> [The task]
Working from the records below, repeat exactly the lines starting at the line that contains "Find more splash-worthy" and ending at the line that contains "GRAND MESA NATIONAL FOREST", inclusive.

"""

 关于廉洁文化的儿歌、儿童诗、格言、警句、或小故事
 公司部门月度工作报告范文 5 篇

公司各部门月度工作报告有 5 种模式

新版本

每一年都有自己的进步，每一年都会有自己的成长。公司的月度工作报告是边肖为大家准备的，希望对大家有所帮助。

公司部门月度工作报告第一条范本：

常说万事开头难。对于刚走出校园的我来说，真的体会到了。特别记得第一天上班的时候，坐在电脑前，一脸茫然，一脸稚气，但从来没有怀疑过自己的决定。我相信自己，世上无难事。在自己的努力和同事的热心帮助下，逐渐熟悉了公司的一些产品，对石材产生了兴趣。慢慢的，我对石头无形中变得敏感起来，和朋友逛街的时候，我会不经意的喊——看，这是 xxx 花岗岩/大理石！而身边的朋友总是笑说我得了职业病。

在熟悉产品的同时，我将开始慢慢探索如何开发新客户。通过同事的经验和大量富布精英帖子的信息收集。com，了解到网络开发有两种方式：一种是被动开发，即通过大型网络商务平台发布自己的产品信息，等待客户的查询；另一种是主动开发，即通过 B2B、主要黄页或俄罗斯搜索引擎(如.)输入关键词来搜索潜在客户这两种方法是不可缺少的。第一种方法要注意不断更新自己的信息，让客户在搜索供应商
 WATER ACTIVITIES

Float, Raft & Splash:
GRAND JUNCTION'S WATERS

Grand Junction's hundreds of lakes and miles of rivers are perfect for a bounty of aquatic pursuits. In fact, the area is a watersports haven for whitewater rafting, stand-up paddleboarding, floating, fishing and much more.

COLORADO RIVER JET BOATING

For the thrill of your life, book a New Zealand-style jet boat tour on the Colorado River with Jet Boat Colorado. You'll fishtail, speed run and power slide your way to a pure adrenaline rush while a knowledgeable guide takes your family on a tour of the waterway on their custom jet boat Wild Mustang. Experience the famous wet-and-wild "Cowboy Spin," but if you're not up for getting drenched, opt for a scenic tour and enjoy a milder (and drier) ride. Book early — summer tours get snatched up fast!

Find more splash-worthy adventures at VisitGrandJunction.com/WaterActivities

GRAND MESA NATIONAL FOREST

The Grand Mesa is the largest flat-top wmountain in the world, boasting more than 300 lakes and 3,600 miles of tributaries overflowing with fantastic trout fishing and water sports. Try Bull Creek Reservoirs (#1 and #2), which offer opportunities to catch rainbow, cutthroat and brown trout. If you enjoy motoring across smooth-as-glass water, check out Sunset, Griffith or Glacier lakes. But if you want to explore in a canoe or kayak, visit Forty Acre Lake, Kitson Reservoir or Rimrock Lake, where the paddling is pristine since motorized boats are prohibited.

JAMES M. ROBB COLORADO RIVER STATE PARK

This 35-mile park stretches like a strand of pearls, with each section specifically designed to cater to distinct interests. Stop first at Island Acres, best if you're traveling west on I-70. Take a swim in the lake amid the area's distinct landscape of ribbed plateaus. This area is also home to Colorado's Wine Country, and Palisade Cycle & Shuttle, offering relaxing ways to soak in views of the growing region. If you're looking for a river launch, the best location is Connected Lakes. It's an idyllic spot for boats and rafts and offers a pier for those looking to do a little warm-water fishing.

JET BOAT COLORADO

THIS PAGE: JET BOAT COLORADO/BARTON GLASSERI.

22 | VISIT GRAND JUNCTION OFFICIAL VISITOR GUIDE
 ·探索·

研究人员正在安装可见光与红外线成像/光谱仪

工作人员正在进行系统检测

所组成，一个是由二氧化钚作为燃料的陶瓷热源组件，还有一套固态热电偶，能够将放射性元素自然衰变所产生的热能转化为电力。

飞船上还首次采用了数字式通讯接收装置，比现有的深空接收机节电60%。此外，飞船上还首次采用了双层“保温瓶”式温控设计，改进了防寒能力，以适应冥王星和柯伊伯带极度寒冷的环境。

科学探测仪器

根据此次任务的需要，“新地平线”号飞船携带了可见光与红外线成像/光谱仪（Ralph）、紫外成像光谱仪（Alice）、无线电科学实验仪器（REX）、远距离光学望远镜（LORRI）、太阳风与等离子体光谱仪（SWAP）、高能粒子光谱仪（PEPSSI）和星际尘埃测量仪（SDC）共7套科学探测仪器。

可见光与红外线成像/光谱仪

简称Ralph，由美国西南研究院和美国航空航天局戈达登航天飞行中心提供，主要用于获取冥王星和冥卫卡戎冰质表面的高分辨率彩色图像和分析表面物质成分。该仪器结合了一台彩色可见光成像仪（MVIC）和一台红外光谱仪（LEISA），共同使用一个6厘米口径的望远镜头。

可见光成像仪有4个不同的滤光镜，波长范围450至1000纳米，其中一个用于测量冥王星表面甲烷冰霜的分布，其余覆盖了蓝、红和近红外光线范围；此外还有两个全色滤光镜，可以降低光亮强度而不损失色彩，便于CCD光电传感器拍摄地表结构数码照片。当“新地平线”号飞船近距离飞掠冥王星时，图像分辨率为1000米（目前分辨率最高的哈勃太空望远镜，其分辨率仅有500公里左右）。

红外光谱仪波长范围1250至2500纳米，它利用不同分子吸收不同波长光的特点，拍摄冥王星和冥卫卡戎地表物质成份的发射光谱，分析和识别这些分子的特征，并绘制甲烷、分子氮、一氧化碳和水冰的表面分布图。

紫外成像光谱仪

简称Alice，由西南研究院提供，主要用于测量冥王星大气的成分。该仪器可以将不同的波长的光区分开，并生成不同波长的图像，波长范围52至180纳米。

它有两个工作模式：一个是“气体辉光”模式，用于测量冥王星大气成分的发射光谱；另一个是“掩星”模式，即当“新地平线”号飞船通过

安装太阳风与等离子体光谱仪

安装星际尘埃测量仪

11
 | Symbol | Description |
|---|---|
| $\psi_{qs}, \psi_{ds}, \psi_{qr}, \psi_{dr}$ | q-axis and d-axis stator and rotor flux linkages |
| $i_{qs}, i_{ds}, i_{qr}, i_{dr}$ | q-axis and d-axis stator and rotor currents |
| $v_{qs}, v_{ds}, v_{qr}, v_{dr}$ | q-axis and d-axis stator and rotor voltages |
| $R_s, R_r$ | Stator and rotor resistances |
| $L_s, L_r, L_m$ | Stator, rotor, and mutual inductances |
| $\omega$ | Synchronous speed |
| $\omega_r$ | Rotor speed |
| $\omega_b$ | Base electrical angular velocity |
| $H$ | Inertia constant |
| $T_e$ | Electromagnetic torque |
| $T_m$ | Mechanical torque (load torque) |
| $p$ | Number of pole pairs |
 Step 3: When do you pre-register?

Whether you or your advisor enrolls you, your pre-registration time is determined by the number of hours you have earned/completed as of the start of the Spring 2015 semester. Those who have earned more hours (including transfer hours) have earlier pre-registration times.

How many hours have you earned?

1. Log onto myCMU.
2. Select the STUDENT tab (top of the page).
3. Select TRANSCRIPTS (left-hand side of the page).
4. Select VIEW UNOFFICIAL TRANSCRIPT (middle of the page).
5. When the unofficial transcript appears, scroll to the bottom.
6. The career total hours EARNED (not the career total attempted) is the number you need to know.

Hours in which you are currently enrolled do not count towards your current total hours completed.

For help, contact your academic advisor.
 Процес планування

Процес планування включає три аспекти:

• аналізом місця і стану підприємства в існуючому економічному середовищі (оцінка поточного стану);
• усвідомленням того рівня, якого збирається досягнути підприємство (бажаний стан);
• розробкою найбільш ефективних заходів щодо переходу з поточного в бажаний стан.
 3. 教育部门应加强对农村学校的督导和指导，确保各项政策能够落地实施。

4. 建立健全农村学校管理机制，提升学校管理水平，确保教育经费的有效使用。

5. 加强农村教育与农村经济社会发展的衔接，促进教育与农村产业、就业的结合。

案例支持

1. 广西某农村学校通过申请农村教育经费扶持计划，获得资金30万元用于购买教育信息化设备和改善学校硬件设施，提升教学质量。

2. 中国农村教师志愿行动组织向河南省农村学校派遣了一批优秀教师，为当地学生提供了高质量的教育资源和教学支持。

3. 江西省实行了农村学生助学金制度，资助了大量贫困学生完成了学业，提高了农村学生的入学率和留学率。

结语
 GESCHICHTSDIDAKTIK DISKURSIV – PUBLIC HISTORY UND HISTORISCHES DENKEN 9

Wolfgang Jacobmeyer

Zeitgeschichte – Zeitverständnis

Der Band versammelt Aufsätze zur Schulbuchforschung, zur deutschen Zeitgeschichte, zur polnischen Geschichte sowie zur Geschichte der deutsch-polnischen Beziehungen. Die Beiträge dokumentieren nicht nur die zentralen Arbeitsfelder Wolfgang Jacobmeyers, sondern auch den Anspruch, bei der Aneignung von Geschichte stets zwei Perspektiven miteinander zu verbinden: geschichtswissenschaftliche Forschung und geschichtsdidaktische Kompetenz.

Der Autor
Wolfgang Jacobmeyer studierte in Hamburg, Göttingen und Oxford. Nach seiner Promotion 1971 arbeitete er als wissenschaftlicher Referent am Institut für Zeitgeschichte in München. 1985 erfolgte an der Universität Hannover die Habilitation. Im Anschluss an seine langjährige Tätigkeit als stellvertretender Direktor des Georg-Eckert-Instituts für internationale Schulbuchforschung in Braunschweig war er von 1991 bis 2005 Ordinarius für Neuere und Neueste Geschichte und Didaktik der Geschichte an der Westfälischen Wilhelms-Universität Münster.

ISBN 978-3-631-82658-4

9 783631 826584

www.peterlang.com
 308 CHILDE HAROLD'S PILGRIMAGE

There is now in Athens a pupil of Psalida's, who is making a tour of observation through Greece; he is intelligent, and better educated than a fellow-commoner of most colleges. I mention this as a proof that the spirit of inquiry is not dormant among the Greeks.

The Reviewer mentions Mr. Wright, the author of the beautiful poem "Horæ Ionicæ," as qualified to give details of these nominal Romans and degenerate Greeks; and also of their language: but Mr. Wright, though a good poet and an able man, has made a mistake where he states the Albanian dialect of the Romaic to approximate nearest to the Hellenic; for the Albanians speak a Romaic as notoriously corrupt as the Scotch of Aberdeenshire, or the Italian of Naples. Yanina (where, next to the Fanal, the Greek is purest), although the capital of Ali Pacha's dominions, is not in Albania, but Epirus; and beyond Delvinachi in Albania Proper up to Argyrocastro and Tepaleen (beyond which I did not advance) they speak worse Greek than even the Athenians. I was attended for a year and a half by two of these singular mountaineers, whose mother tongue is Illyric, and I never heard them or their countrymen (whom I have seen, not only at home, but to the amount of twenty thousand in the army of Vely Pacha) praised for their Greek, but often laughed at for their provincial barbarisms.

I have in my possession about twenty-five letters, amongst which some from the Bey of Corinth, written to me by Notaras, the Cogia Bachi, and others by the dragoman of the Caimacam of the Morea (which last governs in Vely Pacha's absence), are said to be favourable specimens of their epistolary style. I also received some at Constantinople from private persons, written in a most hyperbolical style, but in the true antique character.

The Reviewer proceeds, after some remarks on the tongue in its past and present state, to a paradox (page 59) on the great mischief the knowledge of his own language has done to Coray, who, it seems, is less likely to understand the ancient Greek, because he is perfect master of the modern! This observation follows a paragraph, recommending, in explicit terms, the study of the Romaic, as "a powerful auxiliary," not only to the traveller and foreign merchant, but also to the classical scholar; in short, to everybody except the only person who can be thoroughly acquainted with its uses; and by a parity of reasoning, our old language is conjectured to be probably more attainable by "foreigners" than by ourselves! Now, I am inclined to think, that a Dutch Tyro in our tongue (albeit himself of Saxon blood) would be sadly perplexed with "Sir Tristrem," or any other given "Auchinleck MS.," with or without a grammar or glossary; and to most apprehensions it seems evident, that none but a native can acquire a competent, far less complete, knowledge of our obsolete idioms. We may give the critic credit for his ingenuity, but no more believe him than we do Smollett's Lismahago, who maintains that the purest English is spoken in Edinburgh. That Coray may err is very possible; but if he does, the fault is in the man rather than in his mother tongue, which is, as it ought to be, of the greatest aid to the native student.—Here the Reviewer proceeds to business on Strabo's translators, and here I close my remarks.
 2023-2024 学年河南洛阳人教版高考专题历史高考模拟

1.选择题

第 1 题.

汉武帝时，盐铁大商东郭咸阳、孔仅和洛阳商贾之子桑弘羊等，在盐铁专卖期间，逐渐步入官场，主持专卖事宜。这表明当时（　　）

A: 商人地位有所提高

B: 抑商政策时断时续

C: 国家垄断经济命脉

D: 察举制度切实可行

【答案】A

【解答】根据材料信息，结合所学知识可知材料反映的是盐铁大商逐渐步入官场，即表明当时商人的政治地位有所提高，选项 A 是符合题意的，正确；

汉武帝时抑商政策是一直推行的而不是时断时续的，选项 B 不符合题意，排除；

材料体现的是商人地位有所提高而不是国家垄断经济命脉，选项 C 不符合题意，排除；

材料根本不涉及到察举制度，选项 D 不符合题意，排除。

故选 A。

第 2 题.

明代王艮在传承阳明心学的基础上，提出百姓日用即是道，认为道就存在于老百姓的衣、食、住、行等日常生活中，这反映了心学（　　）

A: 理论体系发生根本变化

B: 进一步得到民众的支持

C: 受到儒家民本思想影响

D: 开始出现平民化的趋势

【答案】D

"""

> [Solution to this problem]
Find more splash-worthy adventures at VisitGrandJunction.com/WaterActivities

GRAND MESA NATIONAL FOREST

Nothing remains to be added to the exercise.